Les enfants entourent leur bonne: ils parlent, ils rient, ils font mille questions. Elle paraît très heureuse et leur demande de ne pas parler tous ensemble, parce qu’elle ne peut pas entendre ce qu’ils disent; puis elle se met à rire et à pleurer tout à la fois, et les enfants trouvent cela bien drôle. Elle remarque enfin la figure bouleversée de Boulotte sur laquelle les larmes ont laissé tant de traces; elle prend l’enfant sur ses genoux, lui fait raconter tous ses malheurs et réussit à la consoler en lui promettant solennellement de guérir Chin-Chan et de la rendre à la vie.

Leur mère entre à son tour, bien différente de ce qu’elle était quand les enfants l’ont vue pour la dernière fois; son visage est radieux; elle les couvre de tant de caresses et de tant de baisers que ces petits êtres se sentent tout fiers de leur importance. Puis se souvenant tout à coup qu’ils n’ont pas eu à goûter:

«Mes pauvres chéris, dit-elle, comme vous devez avoir faim!»

Aussi veut-elle rester pour prendre le thé avec eux. Elle fait signe à Éthel de sonner, et, quand Suzanne entre, elle lui dit de préparer le service rouge et or.

Le thé ronge et or a été donné aux enfants, un jour de Noël, par leur tante Bee, et on ne s’en sert que dans ce qu’ils appellent «les grands jours» ; aussi sont-ils convaincus qu’ils vont avoir aujourd’hui quelque agréable surprise, et ils dansent de joie en l’attendant.

Quand le thé est prêt, maman se met à table: les enfants et leur bonne s’asseyent, et quand tout le monde est placé, les enfants déclarent qu’ils sont tous comme Phil, qui vient de faire connaître qu’il est «affamé comme un chasseur ». Bertie, qui est toujours prêt à discuter, demande «pourquoi les chasseurs seraient plus affamés que les petits garçons?» Mais personne ne lui répond. Maman a fait préparer un thé délicieux, et chaque enfant l’embrasse bien fort avant de se mettre à table.

Je parie que vous voudriez bien savoir ce que l’on a servi avec le thé ? Eh bien, je vais vous le dire. Il y a des tartines de pain blanc et de pain bis bien beurrées, des biscuits tout chauds et si croustillants qu’ils se cassent presque avant d’être touchés; le plum-cake qu’Eddy appelle «le gâteau qui dit des secrets», parce que les fruits sont tout près les uns des autres et ont l’air de se raconter quelque chose à l’oreille;— des groseilles blanches et des groseilles rouges, de bons petits gâteaux, de la marmelade; et, en face de Boulotte, un grand compotier en cristal, plein de confiture de fraises.

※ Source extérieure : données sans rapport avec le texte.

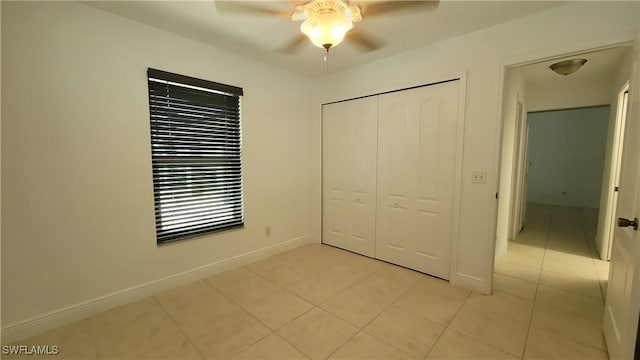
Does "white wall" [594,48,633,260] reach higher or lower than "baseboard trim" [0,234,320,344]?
higher

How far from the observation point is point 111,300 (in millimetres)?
2078

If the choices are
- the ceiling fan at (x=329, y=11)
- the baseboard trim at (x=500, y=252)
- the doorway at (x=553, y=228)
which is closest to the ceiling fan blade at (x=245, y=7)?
the ceiling fan at (x=329, y=11)

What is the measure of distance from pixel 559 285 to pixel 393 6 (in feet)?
9.56

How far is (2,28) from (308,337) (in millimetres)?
2803

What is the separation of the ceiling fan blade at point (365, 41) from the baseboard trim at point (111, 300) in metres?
2.48

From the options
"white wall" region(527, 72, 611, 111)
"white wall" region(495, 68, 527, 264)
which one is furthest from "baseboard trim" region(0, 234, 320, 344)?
"white wall" region(527, 72, 611, 111)

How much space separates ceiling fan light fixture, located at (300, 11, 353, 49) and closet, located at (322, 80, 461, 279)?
1423 millimetres

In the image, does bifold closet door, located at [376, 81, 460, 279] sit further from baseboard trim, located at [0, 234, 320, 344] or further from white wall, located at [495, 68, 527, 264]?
baseboard trim, located at [0, 234, 320, 344]

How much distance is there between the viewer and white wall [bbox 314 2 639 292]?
5.83 feet

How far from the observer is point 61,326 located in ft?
6.13

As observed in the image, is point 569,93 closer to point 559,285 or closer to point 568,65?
point 568,65

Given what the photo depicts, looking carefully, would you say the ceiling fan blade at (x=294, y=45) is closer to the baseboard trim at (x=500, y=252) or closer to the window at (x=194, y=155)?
the window at (x=194, y=155)

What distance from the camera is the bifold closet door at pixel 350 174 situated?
308cm

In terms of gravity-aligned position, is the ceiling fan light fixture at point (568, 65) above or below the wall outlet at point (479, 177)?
above
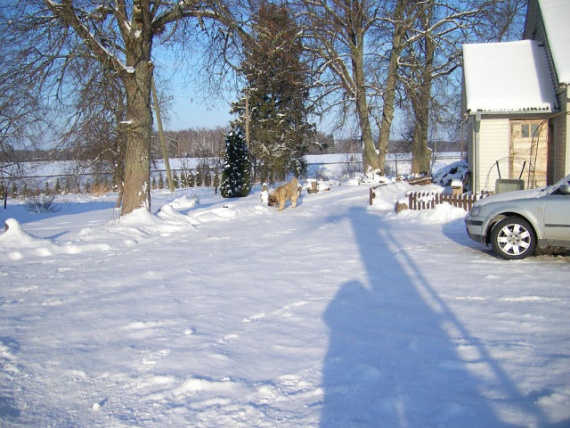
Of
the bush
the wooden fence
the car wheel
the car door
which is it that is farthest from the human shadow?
the bush

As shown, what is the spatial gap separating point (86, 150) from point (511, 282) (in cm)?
1721

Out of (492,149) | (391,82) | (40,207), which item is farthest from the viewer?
(391,82)

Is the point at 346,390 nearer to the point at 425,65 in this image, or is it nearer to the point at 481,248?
the point at 481,248

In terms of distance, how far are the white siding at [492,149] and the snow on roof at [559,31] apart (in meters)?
2.59

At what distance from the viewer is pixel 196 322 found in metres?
5.10

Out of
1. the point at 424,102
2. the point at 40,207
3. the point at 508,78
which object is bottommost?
the point at 40,207

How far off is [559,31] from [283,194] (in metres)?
11.3

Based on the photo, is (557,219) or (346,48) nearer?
(557,219)

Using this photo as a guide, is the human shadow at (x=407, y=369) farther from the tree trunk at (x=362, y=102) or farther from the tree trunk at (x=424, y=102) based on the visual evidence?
the tree trunk at (x=362, y=102)

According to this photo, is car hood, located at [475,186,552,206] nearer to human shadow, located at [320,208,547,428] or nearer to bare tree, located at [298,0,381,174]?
human shadow, located at [320,208,547,428]

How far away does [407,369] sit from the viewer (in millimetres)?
3773

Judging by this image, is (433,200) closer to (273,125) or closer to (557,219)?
(557,219)

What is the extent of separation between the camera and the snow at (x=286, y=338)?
326 cm

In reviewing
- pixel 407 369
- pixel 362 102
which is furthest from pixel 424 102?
pixel 407 369
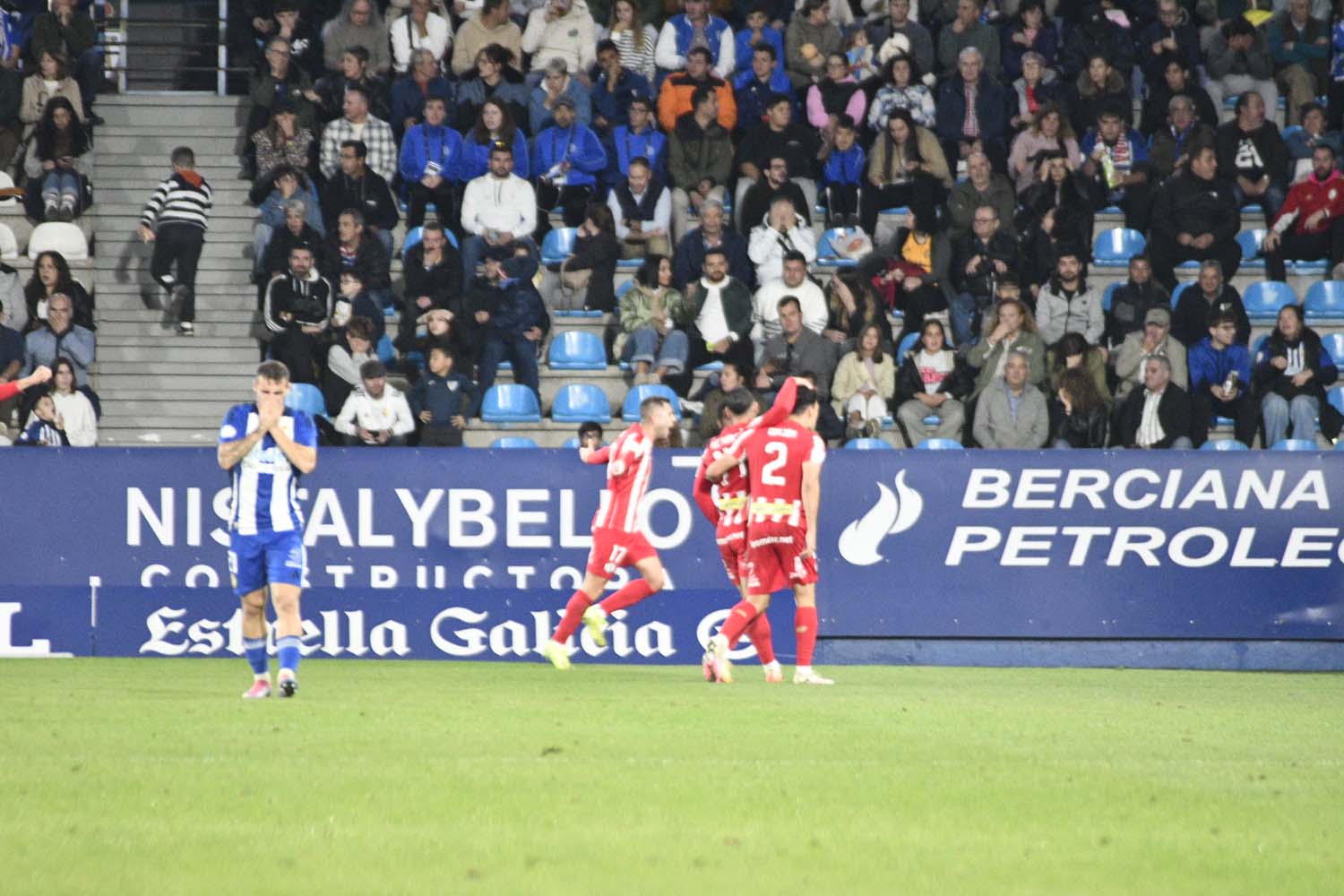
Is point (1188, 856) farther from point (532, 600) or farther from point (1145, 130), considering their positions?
point (1145, 130)

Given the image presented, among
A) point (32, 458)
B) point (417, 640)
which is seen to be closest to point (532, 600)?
point (417, 640)

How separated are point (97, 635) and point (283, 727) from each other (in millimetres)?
7425

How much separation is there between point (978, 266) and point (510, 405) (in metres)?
5.08

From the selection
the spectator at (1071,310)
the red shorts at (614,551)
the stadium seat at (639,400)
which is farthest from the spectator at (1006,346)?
the red shorts at (614,551)

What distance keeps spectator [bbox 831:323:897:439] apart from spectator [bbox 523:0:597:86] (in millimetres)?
5441

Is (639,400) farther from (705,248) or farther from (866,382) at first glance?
(866,382)

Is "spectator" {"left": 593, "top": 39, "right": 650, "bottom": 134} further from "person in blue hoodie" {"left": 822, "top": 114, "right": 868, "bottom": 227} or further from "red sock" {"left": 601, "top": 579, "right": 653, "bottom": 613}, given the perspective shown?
"red sock" {"left": 601, "top": 579, "right": 653, "bottom": 613}

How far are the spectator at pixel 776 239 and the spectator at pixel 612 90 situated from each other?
7.88 feet

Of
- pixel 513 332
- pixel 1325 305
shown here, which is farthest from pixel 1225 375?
pixel 513 332

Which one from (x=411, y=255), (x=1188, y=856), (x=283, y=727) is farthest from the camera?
(x=411, y=255)

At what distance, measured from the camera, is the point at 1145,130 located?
71.2 feet

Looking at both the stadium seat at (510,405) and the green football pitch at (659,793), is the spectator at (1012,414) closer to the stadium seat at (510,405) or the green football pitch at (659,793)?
the stadium seat at (510,405)

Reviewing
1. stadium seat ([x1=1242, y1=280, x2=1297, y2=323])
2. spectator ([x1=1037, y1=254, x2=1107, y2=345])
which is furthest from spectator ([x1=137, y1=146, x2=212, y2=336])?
stadium seat ([x1=1242, y1=280, x2=1297, y2=323])

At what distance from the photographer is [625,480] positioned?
562 inches
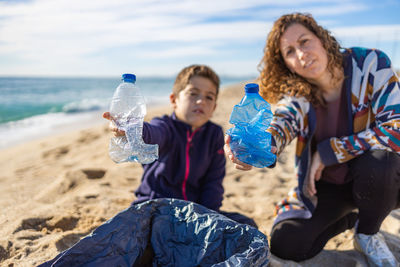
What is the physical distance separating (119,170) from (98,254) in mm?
2189

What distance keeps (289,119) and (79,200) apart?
2017 millimetres

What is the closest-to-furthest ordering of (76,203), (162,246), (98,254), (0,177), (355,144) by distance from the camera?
(98,254)
(162,246)
(355,144)
(76,203)
(0,177)

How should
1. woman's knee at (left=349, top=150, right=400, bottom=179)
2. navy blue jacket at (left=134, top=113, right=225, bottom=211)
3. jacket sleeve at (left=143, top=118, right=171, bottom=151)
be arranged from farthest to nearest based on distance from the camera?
navy blue jacket at (left=134, top=113, right=225, bottom=211) → woman's knee at (left=349, top=150, right=400, bottom=179) → jacket sleeve at (left=143, top=118, right=171, bottom=151)

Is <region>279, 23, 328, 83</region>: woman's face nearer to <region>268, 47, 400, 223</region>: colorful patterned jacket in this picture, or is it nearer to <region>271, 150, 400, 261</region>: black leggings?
<region>268, 47, 400, 223</region>: colorful patterned jacket

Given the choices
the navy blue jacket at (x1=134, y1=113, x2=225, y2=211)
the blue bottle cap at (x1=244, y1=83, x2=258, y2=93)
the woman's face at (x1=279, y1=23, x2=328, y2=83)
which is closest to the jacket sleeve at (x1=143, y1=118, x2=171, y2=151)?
the navy blue jacket at (x1=134, y1=113, x2=225, y2=211)

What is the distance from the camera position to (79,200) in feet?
9.53

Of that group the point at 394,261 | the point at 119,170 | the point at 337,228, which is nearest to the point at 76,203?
the point at 119,170

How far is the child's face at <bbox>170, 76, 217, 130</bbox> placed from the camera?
2.44m

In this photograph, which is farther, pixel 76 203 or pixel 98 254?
pixel 76 203

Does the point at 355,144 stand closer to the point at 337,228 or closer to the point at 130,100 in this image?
the point at 337,228

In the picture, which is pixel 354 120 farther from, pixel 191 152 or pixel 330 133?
pixel 191 152

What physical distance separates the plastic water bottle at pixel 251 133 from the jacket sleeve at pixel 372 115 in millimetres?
842

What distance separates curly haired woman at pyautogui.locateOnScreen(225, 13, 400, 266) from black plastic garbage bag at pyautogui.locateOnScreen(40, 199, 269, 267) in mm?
552

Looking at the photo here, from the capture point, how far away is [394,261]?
6.70ft
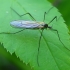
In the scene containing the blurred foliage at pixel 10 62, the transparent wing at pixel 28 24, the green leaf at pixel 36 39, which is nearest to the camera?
the green leaf at pixel 36 39

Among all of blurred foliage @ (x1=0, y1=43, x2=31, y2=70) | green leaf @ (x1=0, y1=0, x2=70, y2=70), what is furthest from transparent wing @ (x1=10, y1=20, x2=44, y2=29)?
blurred foliage @ (x1=0, y1=43, x2=31, y2=70)

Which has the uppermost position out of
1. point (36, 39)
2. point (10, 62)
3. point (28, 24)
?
point (28, 24)

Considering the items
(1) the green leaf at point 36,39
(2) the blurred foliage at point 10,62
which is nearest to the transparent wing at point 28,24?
(1) the green leaf at point 36,39

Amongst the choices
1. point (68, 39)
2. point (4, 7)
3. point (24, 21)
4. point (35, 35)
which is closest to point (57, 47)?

Boulotte, qui était tout à l’heure la plus malheureuse de la famille, est à présent la plus heureuse. Elle est à table, dans un grand fauteuil; sa figure a été si bien lavée que ses boucles dorées, ordinairement si bien frisées, ne frisent plus du tout et se tiennent toutes droites; ses épaules potelées ont un frémissement de satisfaction, et ses beaux yeux bruns sont baissés sur son assiette que Bertie vient de remplir de belles fraises et de bon jus. La voyez-vous, Boulotte, enfonçant dans sa bouche cette fraise si rouge et si grosse?

La pluie a cessé ; le soleil reparaît et ses chauds et brillants rayons donnent encore aux enfants plus d’animation et de gaieté. Et Bertie dit: «Le temps lui-même se réjouit de ce qu’Ally va mieux, et il envoie le soleil pour nous dire qu’il est bien content.»

Après le thé, les enfants vont jouer au jardin; ensuite on les mène, les uns après les autres, dans la chambre d’Ally. Il ne peut pas les voir, car il est endormi, et on ne leur permet pas de l’embrasser de crainte de le réveiller; ils ne peuvent le regarder qu’un instant; il est pâle et immobile sur son lit, et les petits disent bien bas: «Bonne nuit, Ally.» Puis ils s’en vont.

Et chacun d’eux, depuis Boulotte jusqu’à Philip, ajoute une prière à celle qu’il dit le soir en se mettant au lit; et cette prière est: «Merci, mon Dieu, d’avoir guéri Ally.»